# PASSAGE
· · · · ·

For one, there have been sharply diverging experiences in recent months. In the tale of two pandemics, those working in services such as entertainment, travel and hospitality have had their livelihoods threatened.

But for those working in the professions and for globally oriented businesses, their finances haven’t been unduly affected – at least not yet. In some cases they may even come out of the pandemic in a better position, having boosted their savings or returned to live at home to save for a deposit.

Cheaper money may also be a factor here, even if Irish borrowers still pay more than those across Europe. This can facilitate higher prices, as cheaper money may mean you can borrow more.

In this respect, the recent arrival of Avant in the market is putting even more downward pressure on rates. Repayments on a €250,000 mortgage, for example, are €355 cheaper a month on Avant’s new fixed rate of 1.95 per cent, compared with Bank of Ireland’s 4.5 per cent variable – savings which can, perhaps, be put towards a more expensive home.

Where there are bidding wars, they may be having a disproportionate effect on the market

But if lending has gotten more affordable, it hasn’t necessarily become easier to access.

Banks have imposed more restrictions in recent months, such as excluding those on Covid wage subsidies from borrowing, while Central Bank exemptions, which allow borrowers to exceed certain income and loan-to-value limits, are still tricky to come by – although Permanent TSB is understood to be open to offering these again.

What it does mean is that in a tightening mortgage market, those with the approvals in their pockets are keen to get their property purchase across the line, for fear their circumstances – or that of their lender – should change if they have to reapply. This sense of urgency among some buyers is leading to several bidding parties on certain properties. One agent tells of 5-10 per cent increases on asking prices on sales in south county Dublin where there were several bidders.

Falling transactions

And where there are bidding wars, they may be having a disproportionate effect on the market. For every house that sells over its asking price, after all, you’ll find another lingering on the market, or selling at a discount; but with transaction levels so low, official figures don’t always reveal this.

· · · · ·

# GIVEN DATA
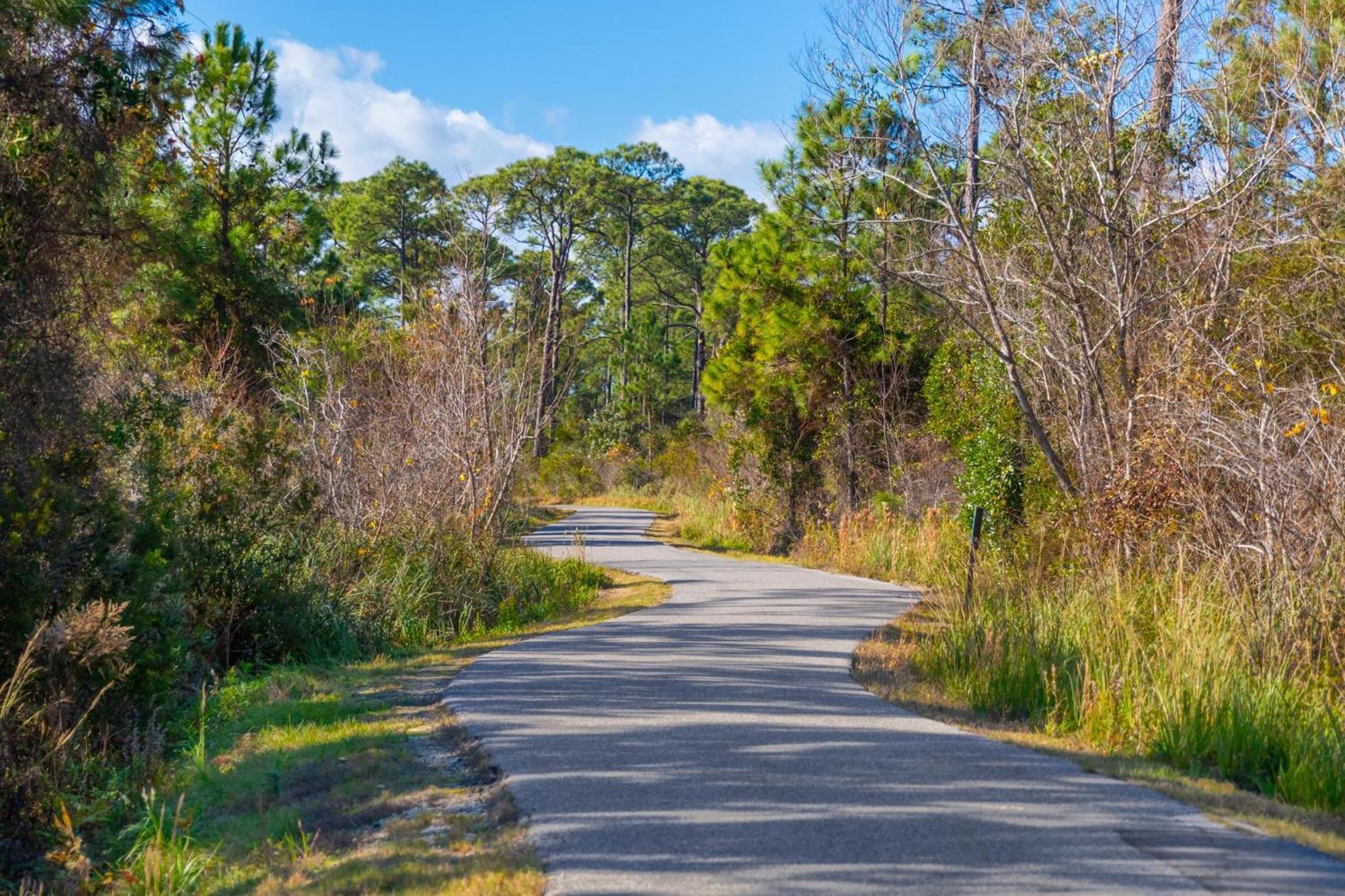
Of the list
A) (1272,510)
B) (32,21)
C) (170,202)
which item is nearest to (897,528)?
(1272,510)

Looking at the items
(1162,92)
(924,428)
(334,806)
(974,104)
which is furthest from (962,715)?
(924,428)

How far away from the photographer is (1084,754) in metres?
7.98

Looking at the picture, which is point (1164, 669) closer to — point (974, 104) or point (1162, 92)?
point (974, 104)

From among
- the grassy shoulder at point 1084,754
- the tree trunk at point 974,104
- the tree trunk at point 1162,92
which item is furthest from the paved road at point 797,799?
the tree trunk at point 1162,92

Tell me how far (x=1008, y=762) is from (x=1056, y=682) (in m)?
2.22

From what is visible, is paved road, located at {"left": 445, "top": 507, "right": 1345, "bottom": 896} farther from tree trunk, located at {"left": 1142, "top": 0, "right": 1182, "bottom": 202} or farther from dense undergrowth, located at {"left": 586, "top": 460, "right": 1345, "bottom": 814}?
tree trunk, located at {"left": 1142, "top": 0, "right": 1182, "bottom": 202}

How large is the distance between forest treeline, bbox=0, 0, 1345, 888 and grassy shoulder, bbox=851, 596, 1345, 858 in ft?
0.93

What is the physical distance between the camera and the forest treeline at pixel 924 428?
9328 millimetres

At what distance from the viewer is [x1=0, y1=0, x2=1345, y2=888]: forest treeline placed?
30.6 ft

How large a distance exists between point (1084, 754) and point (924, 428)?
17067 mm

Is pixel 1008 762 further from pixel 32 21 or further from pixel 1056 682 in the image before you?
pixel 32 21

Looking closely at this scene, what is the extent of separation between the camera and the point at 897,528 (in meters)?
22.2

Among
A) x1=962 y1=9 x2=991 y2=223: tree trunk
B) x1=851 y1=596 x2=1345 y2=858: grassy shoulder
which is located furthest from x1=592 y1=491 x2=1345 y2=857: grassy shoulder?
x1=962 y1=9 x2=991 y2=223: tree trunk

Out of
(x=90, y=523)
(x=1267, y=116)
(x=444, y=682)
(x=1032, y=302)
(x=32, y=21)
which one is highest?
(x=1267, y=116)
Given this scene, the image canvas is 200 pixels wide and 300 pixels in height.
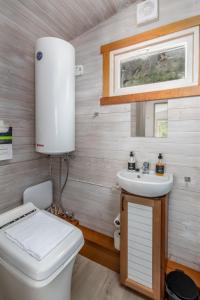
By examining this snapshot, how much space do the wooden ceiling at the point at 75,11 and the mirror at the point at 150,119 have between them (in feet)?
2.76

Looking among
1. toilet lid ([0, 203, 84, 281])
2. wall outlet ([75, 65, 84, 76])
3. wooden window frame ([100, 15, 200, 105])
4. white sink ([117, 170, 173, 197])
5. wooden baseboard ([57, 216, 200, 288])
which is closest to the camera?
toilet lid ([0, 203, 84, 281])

· · · · ·

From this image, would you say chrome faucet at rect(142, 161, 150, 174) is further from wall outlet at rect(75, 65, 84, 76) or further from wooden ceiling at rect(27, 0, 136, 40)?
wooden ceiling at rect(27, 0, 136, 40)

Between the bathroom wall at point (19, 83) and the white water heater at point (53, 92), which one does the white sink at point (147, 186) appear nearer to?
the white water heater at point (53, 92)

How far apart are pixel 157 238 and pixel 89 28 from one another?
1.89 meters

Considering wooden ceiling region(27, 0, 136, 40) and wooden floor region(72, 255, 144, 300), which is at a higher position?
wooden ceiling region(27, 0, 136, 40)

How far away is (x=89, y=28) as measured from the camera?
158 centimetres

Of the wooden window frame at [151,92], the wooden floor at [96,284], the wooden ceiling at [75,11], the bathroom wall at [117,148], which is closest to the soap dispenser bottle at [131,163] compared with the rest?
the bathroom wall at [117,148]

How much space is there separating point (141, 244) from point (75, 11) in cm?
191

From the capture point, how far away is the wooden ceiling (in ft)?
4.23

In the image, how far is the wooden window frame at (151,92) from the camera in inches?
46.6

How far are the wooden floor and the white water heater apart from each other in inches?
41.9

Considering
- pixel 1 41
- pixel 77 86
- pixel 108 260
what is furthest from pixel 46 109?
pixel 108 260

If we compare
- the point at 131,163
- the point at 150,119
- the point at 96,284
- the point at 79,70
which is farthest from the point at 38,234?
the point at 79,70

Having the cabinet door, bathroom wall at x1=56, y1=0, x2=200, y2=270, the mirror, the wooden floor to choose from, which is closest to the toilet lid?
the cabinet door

· · · · ·

# GOAL OF THE EXERCISE
Resume the passage on the Irish housing market during the pandemic, starting right after its final sentence about low transaction levels and official figures.

# TASK OUTPUT
Sales of houses plummeted in the aftermath of lockdown earlier this year, with the property price register showing that from January to October 6th of this year, some 8,579 properties were sold in Dublin. This is 36 per cent down on transaction levels in 2019, and the decline is even greater if we look at just March-October, where sales slid by 47 per cent.

It’s hard then, to offer a true gauge on prices when transactions are so low. With agents pointing to a pick-up in sales again of late, data in the new year might offer a more representative view.

Supply

One reason for lower transactions is reduced supply. Figures from Myhome.ie show that in Dublin, in September 2018 and September 2019, there were about 5,600 homes on the market. This September there were just 4,476, or 20 per cent fewer.

New homes may be coming on to the market slower than they otherwise would, while the mortgage situation might put off second home sellers who are reluctant to sell their own home for fear they won’t get financing for another.

When combined with the lending situation, this shortage in supply can put more pressure on certain types of home, driving prices higher among a small pool of properties and small pool of buyers.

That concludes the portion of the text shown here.